*What to work on:*
The required result is the exact run of lines beginning at the one containing "Travel Tip #4" and ending at the last line of the entries.

**** Source material ****

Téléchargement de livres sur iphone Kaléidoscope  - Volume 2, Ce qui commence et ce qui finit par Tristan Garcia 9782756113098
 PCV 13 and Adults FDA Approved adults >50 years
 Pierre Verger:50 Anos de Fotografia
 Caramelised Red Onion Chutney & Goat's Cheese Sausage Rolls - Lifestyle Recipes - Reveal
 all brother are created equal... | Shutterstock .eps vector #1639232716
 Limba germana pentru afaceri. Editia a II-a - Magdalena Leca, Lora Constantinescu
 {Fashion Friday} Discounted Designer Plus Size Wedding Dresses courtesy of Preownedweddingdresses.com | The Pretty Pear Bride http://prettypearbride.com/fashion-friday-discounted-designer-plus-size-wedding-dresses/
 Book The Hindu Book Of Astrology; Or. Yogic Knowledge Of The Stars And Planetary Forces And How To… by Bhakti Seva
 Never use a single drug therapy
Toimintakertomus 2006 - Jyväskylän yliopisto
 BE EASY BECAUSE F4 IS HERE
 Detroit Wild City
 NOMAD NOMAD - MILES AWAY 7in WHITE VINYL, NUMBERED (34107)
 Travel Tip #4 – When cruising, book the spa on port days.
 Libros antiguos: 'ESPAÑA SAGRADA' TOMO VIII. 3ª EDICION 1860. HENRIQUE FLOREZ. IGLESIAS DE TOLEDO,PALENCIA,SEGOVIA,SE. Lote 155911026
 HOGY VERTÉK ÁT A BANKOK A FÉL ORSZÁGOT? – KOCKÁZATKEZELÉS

****

*Response for this exercise:*
 Travel Tip #4 – When cruising, book the spa on port days.
 Libros antiguos: 'ESPAÑA SAGRADA' TOMO VIII. 3ª EDICION 1860. HENRIQUE FLOREZ. IGLESIAS DE TOLEDO,PALENCIA,SEGOVIA,SE. Lote 155911026
 HOGY VERTÉK ÁT A BANKOK A FÉL ORSZÁGOT? – KOCKÁZATKEZELÉS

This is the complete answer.